CONSIGNE
Repérez dans les données toutes les lignes où figure le mot « chive », puis recopiez-les.

+++

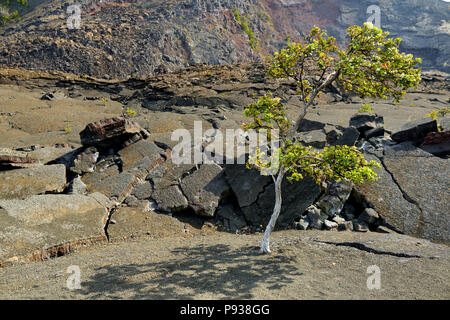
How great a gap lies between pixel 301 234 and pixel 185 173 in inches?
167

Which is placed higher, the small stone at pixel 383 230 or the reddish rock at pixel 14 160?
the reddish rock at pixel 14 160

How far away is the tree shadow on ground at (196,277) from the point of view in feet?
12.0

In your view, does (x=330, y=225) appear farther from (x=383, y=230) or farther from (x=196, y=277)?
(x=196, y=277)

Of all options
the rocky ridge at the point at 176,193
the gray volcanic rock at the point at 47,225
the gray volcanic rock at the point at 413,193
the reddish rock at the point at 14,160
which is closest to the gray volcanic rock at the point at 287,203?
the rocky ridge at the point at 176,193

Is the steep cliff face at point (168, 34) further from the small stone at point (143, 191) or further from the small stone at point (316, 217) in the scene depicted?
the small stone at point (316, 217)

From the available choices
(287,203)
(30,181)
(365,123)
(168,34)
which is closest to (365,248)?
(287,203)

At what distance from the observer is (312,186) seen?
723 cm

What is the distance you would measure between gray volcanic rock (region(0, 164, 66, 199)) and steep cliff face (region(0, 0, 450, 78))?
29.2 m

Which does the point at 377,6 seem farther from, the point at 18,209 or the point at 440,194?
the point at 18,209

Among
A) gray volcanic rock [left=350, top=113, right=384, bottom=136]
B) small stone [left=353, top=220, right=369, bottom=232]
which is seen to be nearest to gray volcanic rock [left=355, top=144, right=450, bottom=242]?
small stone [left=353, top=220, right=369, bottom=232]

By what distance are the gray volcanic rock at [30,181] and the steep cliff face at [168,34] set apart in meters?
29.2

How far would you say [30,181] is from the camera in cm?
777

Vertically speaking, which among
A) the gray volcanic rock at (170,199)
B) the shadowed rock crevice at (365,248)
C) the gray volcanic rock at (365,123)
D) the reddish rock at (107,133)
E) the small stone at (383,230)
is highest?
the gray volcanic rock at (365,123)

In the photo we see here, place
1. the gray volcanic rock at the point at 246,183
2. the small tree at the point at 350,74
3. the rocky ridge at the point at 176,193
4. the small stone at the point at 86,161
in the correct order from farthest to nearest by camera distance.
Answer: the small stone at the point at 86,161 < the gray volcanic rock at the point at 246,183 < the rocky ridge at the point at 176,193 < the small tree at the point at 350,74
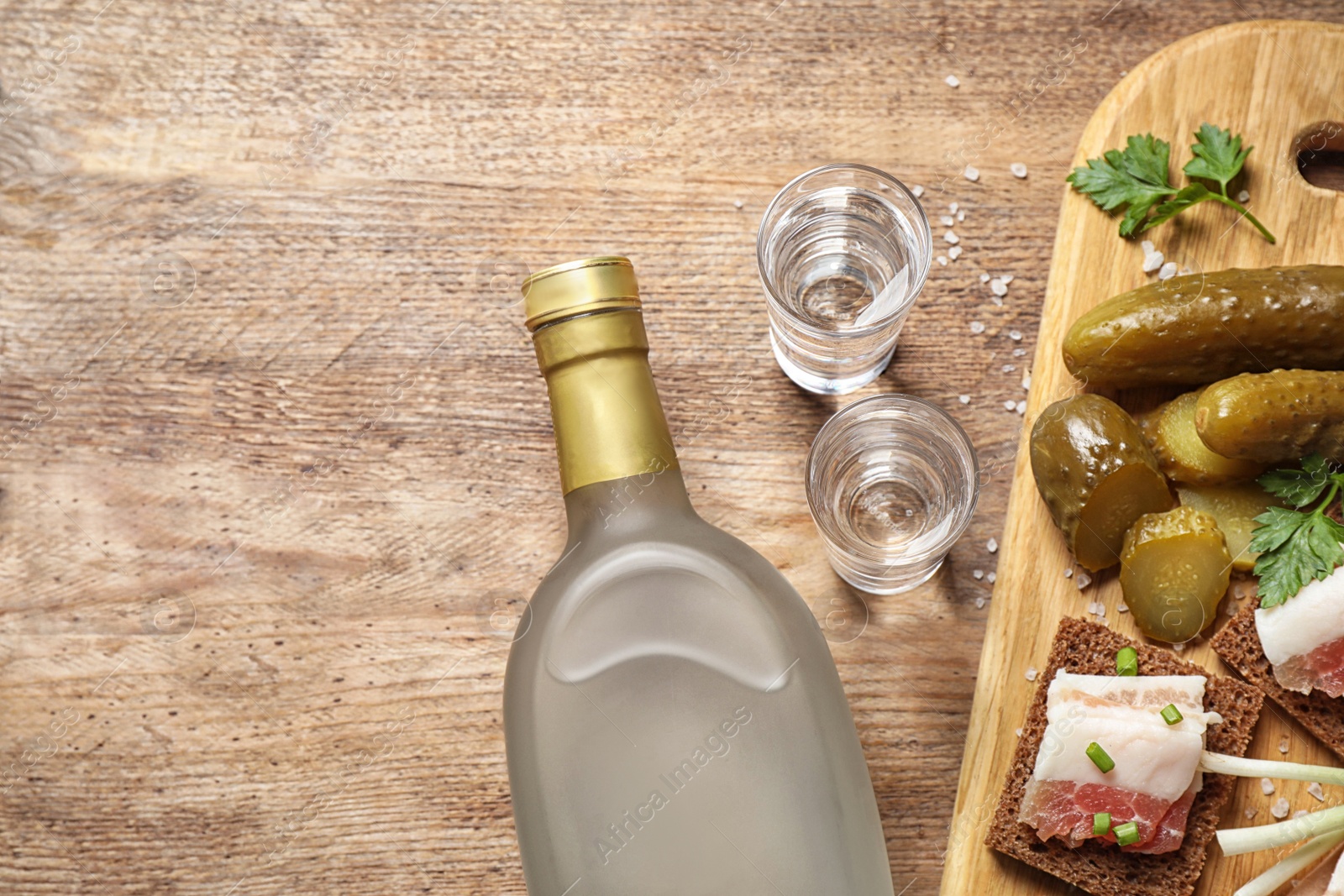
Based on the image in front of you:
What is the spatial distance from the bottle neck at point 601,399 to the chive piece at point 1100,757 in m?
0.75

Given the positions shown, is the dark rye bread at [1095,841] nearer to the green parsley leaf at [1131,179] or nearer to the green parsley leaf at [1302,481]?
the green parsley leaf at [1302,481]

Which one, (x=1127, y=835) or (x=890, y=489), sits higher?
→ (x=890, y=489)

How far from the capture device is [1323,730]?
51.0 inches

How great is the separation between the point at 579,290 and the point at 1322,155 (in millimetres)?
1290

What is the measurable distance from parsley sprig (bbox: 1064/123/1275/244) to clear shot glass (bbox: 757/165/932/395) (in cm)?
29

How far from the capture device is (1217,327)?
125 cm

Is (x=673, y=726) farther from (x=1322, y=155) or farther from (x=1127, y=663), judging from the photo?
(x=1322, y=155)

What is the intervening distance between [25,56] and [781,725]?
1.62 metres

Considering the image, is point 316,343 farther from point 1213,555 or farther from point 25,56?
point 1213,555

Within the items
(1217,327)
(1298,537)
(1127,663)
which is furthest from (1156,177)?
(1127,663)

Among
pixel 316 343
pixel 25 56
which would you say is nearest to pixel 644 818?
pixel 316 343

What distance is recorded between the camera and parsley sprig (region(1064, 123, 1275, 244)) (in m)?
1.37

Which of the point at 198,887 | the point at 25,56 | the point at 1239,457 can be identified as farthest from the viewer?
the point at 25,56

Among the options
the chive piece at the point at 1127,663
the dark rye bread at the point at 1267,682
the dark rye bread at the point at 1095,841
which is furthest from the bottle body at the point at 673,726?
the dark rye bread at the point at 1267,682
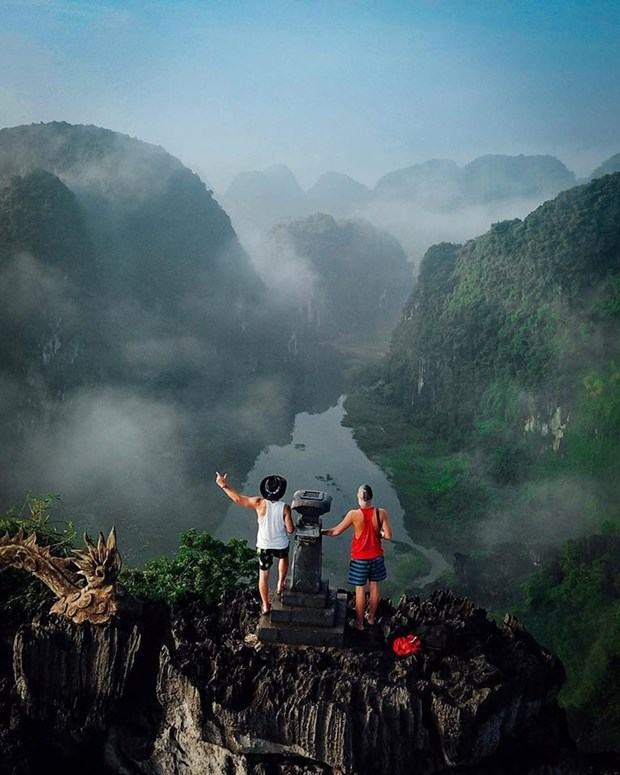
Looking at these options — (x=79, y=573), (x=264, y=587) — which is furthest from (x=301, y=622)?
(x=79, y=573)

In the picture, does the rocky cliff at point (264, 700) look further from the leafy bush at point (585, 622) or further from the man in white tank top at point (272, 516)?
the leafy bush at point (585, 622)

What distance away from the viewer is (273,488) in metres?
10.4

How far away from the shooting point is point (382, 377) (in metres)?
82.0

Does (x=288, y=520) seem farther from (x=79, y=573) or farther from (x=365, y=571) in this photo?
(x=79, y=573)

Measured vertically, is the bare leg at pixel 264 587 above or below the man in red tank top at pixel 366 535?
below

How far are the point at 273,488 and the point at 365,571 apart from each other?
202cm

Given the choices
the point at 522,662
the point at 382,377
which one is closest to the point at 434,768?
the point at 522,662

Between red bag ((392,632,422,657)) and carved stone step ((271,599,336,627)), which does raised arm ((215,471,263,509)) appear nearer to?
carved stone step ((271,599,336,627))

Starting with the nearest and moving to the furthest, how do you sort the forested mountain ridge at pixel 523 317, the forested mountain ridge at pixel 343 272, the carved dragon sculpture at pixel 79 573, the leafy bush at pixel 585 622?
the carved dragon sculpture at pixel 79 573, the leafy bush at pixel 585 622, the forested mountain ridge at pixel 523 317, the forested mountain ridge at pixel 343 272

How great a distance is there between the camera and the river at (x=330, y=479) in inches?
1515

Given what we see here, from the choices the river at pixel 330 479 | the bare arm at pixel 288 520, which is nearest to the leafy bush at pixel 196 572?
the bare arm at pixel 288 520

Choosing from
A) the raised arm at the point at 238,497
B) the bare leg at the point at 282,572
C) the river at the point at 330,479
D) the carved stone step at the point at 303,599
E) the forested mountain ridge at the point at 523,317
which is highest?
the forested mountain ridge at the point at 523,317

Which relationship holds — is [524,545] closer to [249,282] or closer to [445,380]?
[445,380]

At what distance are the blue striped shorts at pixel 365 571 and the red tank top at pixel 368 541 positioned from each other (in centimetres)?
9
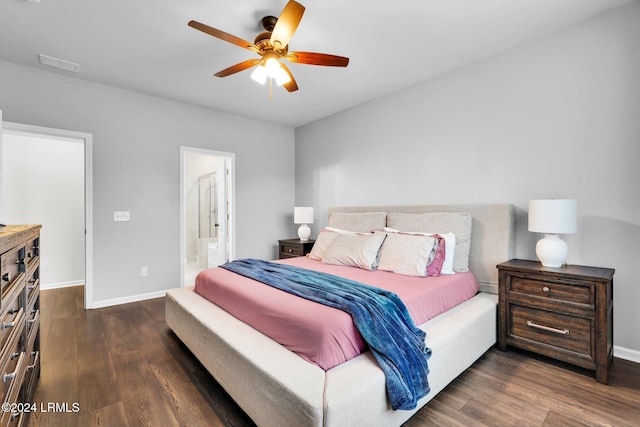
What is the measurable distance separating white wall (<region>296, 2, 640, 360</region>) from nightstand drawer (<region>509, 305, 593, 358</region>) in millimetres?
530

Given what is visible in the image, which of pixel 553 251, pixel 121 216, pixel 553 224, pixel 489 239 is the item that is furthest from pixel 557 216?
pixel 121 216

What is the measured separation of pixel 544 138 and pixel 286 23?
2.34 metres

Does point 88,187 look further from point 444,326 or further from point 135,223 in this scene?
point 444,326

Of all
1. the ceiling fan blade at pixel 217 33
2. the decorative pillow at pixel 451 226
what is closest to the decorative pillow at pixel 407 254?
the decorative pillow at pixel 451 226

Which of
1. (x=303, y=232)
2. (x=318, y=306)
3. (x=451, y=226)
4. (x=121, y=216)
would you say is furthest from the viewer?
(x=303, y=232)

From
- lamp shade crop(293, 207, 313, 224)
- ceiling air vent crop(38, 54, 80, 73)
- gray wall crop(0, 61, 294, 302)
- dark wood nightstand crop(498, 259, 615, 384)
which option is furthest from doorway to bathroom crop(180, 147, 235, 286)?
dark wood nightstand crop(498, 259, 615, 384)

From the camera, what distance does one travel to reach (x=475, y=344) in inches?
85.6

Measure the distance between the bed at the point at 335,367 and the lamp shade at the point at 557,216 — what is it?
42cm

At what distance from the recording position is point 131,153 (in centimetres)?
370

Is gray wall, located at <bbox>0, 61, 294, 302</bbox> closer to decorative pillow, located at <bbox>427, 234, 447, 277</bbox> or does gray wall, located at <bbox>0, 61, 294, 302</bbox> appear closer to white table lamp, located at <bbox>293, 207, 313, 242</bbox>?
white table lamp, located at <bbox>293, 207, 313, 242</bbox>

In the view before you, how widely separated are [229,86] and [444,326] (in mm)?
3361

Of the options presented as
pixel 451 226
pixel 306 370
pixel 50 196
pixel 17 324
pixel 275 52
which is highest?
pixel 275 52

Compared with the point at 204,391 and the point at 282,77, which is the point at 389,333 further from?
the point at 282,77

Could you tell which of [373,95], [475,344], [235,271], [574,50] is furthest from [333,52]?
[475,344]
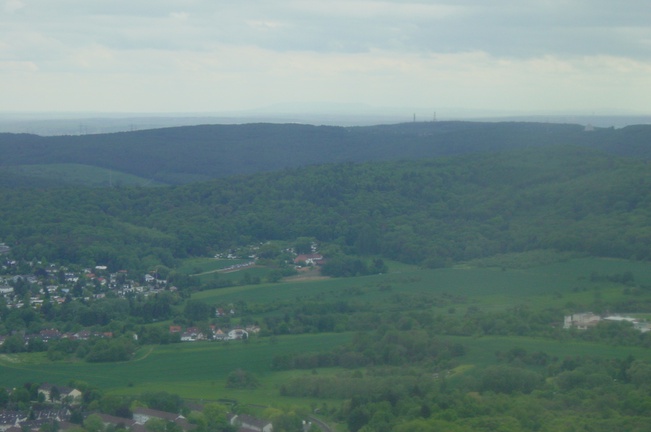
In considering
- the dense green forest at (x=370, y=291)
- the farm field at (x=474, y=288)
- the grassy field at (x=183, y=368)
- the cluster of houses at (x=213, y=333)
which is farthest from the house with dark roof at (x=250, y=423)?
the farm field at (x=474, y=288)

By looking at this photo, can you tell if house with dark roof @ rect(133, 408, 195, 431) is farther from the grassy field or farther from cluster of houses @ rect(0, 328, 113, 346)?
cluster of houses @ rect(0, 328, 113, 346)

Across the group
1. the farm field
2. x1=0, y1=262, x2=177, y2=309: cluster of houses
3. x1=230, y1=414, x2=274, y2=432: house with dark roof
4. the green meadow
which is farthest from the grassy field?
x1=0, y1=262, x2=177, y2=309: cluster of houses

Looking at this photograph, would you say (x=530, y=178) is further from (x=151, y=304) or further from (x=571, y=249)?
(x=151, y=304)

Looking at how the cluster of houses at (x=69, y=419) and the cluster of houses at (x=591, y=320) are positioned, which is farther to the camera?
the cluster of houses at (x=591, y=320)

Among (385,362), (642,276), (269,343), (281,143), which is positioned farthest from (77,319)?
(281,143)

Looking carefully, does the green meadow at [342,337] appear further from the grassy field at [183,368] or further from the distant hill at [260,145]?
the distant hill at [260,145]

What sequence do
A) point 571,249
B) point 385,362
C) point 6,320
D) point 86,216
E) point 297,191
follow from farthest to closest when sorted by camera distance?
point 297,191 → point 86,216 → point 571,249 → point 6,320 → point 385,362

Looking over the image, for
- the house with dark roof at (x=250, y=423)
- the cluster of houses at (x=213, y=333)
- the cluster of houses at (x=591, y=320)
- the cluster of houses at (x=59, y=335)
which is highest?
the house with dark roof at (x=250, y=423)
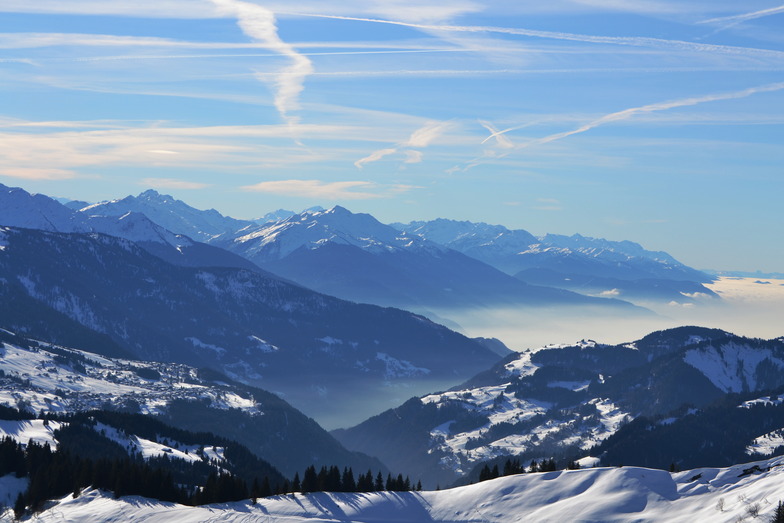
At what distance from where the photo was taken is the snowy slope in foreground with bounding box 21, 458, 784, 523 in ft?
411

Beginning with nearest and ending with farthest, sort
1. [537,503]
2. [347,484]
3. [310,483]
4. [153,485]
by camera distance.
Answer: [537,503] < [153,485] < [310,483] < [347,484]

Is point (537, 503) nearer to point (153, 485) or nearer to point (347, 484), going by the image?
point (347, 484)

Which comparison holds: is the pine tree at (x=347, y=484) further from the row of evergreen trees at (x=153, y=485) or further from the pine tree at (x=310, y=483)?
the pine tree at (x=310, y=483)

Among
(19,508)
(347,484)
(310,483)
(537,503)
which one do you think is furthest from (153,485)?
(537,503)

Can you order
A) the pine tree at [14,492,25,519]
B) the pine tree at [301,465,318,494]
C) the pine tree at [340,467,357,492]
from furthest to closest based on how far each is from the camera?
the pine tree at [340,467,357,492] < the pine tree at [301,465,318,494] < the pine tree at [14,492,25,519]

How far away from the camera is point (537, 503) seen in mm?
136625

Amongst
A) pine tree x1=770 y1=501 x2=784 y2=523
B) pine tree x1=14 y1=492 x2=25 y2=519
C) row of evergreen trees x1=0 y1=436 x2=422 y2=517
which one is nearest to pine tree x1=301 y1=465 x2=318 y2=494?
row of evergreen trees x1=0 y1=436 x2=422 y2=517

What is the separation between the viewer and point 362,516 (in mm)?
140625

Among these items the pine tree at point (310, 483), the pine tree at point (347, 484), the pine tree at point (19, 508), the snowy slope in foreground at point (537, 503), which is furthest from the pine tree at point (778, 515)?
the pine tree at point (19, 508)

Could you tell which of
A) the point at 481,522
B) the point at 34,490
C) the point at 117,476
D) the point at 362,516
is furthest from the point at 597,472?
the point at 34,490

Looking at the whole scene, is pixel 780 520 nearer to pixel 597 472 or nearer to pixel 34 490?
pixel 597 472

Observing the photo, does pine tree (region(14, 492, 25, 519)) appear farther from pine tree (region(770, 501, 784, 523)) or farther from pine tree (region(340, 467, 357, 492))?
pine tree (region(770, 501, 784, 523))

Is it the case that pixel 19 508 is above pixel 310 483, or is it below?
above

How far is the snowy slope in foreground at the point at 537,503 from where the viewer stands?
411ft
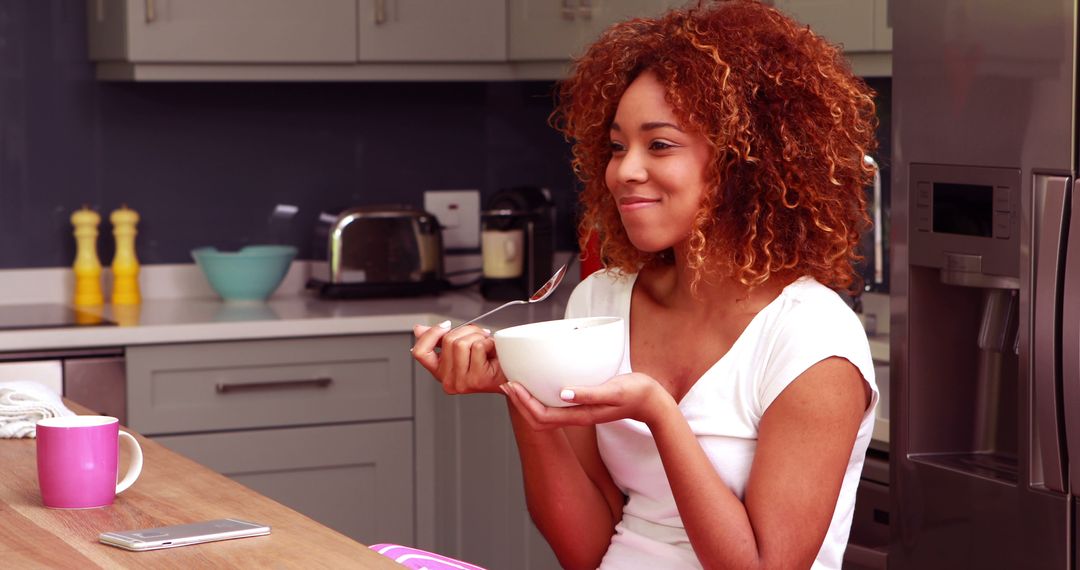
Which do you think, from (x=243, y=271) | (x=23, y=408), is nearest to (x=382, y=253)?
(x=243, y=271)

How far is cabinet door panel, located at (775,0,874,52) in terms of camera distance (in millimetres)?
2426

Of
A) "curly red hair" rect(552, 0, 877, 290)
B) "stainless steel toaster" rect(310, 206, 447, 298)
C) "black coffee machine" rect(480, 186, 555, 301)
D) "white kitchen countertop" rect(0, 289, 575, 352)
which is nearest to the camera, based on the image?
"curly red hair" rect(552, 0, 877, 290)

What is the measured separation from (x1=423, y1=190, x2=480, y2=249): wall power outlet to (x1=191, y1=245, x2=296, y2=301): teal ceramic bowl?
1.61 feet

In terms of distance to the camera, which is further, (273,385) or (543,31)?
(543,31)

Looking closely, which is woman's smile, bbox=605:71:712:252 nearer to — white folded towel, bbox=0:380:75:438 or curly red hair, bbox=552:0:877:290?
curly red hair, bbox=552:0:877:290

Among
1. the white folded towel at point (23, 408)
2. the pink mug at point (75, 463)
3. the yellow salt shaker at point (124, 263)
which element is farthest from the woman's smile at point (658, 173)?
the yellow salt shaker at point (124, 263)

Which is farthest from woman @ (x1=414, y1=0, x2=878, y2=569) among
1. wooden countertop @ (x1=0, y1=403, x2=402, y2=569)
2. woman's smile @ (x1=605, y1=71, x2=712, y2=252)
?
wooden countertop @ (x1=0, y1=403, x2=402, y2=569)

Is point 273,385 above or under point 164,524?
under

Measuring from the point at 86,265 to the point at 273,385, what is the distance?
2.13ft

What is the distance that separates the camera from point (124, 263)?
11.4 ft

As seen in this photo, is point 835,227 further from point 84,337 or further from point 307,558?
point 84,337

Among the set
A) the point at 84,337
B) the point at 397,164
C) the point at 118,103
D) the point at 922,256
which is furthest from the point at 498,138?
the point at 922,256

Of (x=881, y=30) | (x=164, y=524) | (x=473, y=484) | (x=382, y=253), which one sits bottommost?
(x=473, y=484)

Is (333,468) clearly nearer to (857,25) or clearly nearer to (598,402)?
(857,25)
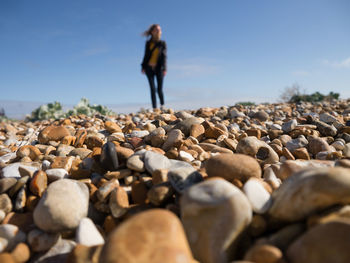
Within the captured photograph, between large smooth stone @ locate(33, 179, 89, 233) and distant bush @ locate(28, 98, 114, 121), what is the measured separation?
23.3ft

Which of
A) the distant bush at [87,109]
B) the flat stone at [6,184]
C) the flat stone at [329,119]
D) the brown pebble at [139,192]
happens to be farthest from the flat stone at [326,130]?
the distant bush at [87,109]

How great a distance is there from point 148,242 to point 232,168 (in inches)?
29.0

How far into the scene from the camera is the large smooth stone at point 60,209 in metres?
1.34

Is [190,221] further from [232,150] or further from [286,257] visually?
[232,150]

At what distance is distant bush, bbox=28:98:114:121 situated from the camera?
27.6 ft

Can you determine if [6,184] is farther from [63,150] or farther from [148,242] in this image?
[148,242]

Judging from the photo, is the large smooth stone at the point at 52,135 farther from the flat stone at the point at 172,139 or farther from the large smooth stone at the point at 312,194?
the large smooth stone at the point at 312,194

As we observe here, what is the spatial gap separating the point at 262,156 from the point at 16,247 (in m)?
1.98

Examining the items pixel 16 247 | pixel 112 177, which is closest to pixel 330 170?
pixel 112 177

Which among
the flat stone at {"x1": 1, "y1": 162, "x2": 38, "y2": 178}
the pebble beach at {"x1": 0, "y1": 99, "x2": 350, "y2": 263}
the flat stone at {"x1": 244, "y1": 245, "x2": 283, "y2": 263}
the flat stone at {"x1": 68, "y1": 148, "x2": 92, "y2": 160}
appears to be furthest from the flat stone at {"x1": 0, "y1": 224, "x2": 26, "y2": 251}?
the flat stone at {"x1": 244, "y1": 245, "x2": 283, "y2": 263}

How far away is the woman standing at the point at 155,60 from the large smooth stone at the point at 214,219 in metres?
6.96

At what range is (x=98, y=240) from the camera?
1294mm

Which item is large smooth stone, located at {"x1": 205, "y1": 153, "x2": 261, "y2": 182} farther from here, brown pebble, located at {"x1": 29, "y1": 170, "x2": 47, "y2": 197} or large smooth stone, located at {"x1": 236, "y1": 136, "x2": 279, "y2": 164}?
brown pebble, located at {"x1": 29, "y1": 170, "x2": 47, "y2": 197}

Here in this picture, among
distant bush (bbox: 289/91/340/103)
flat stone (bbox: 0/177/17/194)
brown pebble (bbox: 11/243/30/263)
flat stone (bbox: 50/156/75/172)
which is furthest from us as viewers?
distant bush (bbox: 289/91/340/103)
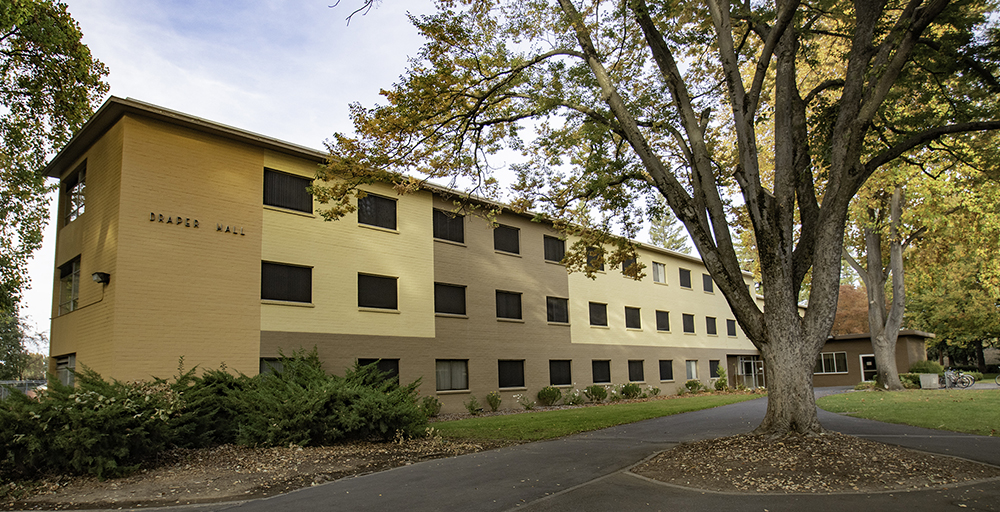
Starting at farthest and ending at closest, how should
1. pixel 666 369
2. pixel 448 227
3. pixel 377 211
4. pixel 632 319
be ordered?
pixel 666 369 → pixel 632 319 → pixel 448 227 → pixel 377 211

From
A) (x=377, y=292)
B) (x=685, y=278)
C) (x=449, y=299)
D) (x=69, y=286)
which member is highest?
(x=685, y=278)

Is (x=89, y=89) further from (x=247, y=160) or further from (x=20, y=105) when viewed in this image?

+++

RÉSULTAT
What is the spatial distance from the bottle neck at point 601,399 to the chive piece at point 1100,757 in m?
the chive piece at the point at 1127,663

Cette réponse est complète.